The Lord's Supper and Proclamation
“As often as you eat this bread and drink the cup, you proclaim the Lord’s death until he comes.”
How do we proclaim the gospel? One way is to do so exclusively with words, to tell the story of Jesus and what His death and resurrection accomplished. But the Lord has appointed another way to proclaim the gospel that involves words as well as tangible substances and actions. For, as we see in today’s passage, we proclaim Christ’s death when we eat the bread and drink the cup in the Lord’s Supper.
When we consider what happens in the supper, we understand how the supper can proclaim Christ’s death. In the breaking of the bread, we have a visible representation of the breaking of our Savior’s body by the nails that pierced His hands and feet and the sword that pierced His side. The wine poured into the cup depicts the blood that poured from His wounds as He died on the cross. When we taste the bitterness of the wine, we are reminded of the bitterness of God’s wrath that Jesus bore on the cross. Various spiritual truths are conveyed to our physical senses. It is important to note, however, that without the words of institution for the supper and the preaching of the Word, these truths cannot be conveyed. We need at least a basic explanation of what is going on; otherwise, we will not know how eating the bread and drinking the wine in the Lord’s Supper differ from our eating bread and drinking wine at other times. Thus, we see that Paul gives us these words even as He tells us what the Lord’s Supper proclaims (1 Cor. 11:23–26).
Paul explains that in the supper, we proclaim the Lord’s death “until he comes” (v. 26). This confirms that the remembrance that Jesus says is to occur in the supper (Luke 22:19) is a perpetual remembrance. In other words, the Lord’s Supper is something we partake of perpetually in the Christian life. Baptism, as the sacrament of initiation, is received only once. The Lord’s Supper, as the sacrament of continuation, is received continually until we are in the Lord’s presence, whether we die first or He returns in glory.

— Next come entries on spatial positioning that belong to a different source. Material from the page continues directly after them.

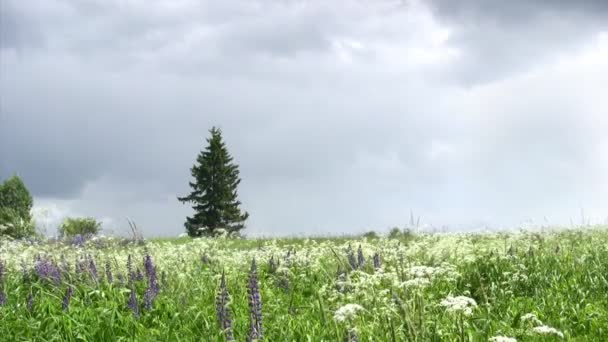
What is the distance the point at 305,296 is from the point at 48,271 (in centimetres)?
442

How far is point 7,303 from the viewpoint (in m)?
10.1

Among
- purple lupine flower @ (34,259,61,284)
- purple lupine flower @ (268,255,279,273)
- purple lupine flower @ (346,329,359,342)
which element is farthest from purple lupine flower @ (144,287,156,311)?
purple lupine flower @ (346,329,359,342)

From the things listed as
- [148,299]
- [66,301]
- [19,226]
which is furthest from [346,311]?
[19,226]

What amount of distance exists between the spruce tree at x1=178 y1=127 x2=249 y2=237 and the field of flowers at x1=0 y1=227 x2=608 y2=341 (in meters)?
32.7

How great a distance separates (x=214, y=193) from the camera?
47906 mm

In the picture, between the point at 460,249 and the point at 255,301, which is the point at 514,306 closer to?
the point at 460,249

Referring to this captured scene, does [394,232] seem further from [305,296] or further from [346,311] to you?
Result: [346,311]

In the Lord’s Supper, we are proclaiming the Lord’s death but we are also testifying that this death has benefited us. Calvin comments on today’s passage that in the supper, we “declare before men what we feel inwardly before God.” We are testifying that we have faith in Christ, that His promise to cover our sin has taken effect in our lives. If we partake of the supper without faith, we place ourselves in grave spiritual danger (1 Cor. 11:27–30).
Coram Deo
Over the years, many people have felt themselves free to innovate with the Lord’s Supper, using elements Christ has not commanded or allowing anyone to take it whether they profess faith or not. Yet to do such things is a serious sin. The supper is to proclaim the death of Christ, and if we partake of the sacrament in a way He has not appointed, we cannot truly proclaim His death. We take the supper seriously because we take Christ and His death seriously.